Job item
Rewrite the entries from their beginning through the line containing "How many year labels", replacing each occurrence of "slide" with "page" and leaving everything else unchanged.

-- Opening Marker --

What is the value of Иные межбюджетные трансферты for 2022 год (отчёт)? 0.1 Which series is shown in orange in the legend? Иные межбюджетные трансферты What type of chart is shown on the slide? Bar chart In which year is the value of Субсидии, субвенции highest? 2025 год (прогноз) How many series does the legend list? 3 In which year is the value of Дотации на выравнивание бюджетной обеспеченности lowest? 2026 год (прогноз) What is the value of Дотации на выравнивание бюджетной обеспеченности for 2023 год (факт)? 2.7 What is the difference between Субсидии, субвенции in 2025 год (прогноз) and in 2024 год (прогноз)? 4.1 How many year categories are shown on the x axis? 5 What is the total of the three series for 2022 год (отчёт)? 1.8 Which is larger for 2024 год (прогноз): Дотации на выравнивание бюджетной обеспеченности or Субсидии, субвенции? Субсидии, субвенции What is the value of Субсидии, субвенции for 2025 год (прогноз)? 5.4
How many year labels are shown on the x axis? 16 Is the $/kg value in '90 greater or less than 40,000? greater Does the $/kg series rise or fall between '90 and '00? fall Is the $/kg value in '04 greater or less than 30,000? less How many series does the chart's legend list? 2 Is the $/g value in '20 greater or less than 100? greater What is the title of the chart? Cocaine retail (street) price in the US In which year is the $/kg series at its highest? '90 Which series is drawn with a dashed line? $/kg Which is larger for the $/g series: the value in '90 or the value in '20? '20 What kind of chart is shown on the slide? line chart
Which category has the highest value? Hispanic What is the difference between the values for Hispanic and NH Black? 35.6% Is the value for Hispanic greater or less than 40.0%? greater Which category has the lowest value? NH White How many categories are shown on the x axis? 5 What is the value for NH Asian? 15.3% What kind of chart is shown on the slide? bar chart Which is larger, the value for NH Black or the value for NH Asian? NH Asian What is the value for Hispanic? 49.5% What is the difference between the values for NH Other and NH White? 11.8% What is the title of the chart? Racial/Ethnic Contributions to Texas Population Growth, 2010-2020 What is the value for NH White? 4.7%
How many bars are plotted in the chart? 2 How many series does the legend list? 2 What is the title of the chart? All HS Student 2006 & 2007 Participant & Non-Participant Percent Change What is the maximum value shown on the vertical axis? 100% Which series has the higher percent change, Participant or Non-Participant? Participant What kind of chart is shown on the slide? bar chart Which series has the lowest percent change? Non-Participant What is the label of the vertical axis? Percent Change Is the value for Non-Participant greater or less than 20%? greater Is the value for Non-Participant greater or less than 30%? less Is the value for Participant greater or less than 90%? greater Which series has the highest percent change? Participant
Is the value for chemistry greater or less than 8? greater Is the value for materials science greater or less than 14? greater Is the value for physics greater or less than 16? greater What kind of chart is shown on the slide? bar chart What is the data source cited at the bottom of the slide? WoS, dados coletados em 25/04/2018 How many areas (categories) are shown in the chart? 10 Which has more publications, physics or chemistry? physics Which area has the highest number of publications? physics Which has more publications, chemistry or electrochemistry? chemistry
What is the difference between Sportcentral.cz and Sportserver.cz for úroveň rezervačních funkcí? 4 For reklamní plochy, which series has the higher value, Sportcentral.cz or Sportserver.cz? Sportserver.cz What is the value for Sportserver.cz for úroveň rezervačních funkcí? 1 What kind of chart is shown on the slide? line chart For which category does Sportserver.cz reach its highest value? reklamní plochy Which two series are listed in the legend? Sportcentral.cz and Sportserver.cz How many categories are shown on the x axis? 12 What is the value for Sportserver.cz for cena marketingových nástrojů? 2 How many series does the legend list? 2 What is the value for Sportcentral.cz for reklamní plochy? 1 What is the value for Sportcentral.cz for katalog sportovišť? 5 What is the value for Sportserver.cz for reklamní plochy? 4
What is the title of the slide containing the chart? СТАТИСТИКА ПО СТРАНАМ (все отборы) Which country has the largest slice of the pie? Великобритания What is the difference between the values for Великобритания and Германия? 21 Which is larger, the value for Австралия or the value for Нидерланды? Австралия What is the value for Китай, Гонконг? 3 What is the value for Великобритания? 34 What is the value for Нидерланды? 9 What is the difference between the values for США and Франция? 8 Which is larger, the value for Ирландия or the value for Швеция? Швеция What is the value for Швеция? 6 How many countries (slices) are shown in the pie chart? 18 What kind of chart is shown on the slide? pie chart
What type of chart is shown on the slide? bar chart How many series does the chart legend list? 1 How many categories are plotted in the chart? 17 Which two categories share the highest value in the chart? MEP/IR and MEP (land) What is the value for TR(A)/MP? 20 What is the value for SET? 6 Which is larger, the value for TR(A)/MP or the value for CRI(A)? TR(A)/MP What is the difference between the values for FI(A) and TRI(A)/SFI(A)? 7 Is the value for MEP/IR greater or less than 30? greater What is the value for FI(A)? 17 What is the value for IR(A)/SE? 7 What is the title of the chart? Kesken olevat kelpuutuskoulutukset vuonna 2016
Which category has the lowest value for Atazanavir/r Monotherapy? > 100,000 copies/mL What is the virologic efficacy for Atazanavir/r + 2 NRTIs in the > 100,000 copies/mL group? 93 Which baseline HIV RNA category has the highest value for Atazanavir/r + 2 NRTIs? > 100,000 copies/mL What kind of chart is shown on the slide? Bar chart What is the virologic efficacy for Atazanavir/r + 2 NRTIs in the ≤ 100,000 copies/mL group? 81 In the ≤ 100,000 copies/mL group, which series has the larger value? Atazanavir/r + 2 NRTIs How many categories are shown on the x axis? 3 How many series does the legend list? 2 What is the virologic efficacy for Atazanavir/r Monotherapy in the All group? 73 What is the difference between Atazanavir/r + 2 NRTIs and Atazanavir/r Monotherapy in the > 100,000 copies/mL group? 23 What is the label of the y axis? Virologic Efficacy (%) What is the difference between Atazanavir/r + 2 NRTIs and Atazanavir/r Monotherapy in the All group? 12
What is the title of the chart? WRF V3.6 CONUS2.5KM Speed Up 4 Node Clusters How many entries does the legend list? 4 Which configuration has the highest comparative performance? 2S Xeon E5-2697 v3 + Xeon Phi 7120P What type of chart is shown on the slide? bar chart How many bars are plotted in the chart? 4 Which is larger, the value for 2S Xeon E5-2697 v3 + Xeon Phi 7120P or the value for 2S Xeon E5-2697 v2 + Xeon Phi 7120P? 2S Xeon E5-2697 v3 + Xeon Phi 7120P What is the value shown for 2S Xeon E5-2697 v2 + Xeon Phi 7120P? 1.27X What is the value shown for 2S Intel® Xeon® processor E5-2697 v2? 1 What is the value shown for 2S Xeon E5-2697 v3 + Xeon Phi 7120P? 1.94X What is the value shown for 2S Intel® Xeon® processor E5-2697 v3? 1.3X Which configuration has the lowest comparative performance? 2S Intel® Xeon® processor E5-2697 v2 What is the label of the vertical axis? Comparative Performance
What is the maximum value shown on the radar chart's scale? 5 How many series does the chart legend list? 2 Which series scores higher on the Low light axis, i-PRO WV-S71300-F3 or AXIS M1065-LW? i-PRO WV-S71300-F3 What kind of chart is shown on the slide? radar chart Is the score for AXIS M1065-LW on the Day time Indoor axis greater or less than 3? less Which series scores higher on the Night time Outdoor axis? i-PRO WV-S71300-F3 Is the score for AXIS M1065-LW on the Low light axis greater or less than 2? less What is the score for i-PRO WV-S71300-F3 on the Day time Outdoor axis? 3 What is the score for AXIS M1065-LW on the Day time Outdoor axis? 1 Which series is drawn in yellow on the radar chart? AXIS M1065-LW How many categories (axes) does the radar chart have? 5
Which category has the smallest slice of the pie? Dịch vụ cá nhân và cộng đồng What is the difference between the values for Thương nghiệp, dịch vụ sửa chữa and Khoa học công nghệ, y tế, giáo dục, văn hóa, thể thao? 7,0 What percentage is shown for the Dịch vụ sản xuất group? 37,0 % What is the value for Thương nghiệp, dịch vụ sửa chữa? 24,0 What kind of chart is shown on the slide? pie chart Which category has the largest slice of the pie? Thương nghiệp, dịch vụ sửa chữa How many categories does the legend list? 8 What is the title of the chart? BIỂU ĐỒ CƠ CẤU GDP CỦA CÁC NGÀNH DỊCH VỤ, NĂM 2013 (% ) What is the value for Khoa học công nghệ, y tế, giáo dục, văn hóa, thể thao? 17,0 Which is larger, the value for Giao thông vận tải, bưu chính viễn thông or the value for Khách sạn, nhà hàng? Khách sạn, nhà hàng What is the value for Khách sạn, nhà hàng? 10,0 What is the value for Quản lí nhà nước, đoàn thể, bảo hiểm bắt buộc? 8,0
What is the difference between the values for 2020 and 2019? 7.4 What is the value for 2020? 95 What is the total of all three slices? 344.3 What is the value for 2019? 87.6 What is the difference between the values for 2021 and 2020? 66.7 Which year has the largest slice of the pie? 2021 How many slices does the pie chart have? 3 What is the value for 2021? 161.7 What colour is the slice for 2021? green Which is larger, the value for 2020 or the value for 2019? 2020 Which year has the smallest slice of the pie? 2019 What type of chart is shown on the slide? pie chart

-- Closing Marker --

Result for this exercise
What is the value of Иные межбюджетные трансферты for 2022 год (отчёт)? 0.1 Which series is shown in orange in the legend? Иные межбюджетные трансферты What type of chart is shown on the page? Bar chart In which year is the value of Субсидии, субвенции highest? 2025 год (прогноз) How many series does the legend list? 3 In which year is the value of Дотации на выравнивание бюджетной обеспеченности lowest? 2026 год (прогноз) What is the value of Дотации на выравнивание бюджетной обеспеченности for 2023 год (факт)? 2.7 What is the difference between Субсидии, субвенции in 2025 год (прогноз) and in 2024 год (прогноз)? 4.1 How many year categories are shown on the x axis? 5 What is the total of the three series for 2022 год (отчёт)? 1.8 Which is larger for 2024 год (прогноз): Дотации на выравнивание бюджетной обеспеченности or Субсидии, субвенции? Субсидии, субвенции What is the value of Субсидии, субвенции for 2025 год (прогноз)? 5.4
How many year labels are shown on the x axis? 16 Is the $/kg value in '90 greater or less than 40,000? greater Does the $/kg series rise or fall between '90 and '00? fall Is the $/kg value in '04 greater or less than 30,000? less How many series does the chart's legend list? 2 Is the $/g value in '20 greater or less than 100? greater What is the title of the chart? Cocaine retail (street) price in the US In which year is the $/kg series at its highest? '90 Which series is drawn with a dashed line? $/kg Which is larger for the $/g series: the value in '90 or the value in '20? '20 What kind of chart is shown on the page? line chart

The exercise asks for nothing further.